Action item:
Leaving the pictures aside, transcribe the data below exactly.

Dataset excerpt:
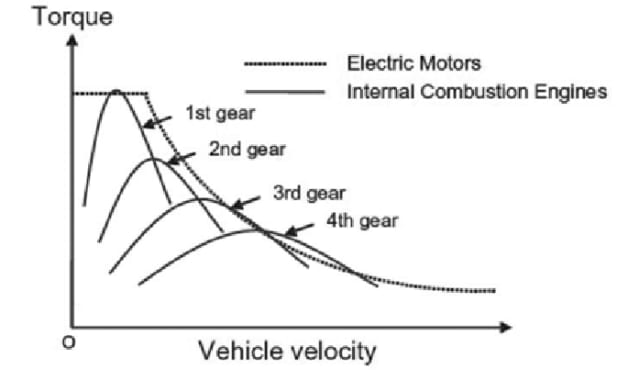 "Torque-speed characteristics of electric motors and internal combustion engines. From Ronghui Zhang, Kening Li, Zhaocheng He, Haiwei Wang and Feng You. (May 2017). ""Advanced Emergency Braking Control Based on a Nonlinear Model Predictive Algorithm for Intelligent Vehicles,"" Applied Sciences 7(5)."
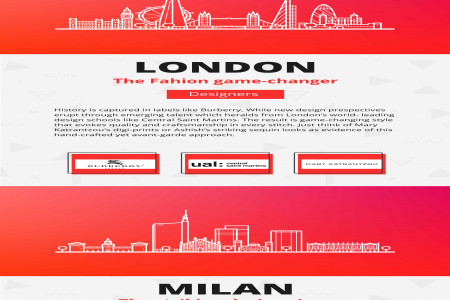 Fashion's Iconic Capitals Infographic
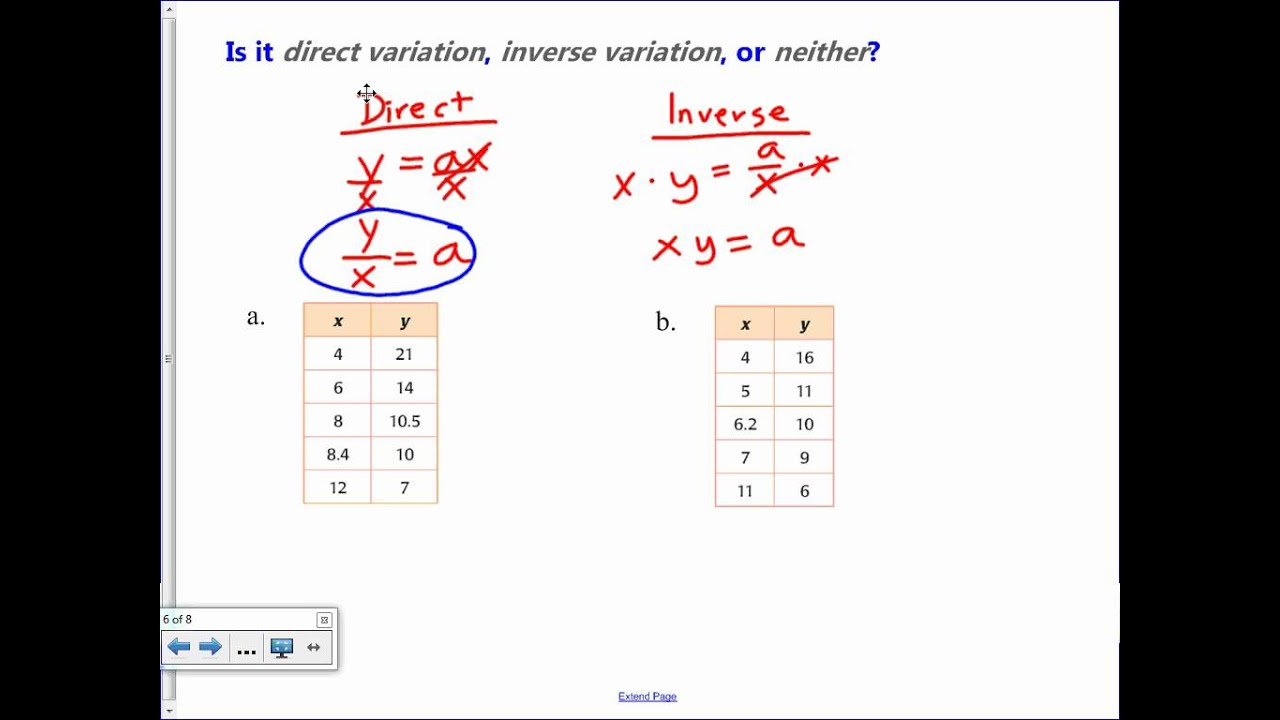 8 1 Model Direct Inverse And Joint Variation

Result of this exercise:
 "Torque-speed characteristics of electric motors and internal combustion engines. From Ronghui Zhang, Kening Li, Zhaocheng He, Haiwei Wang and Feng You. (May 2017). ""Advanced Emergency Braking Control Based on a Nonlinear Model Predictive Algorithm for Intelligent Vehicles,"" Applied Sciences 7(5)."
 Fashion's Iconic Capitals Infographic
 8 1 Model Direct Inverse And Joint Variation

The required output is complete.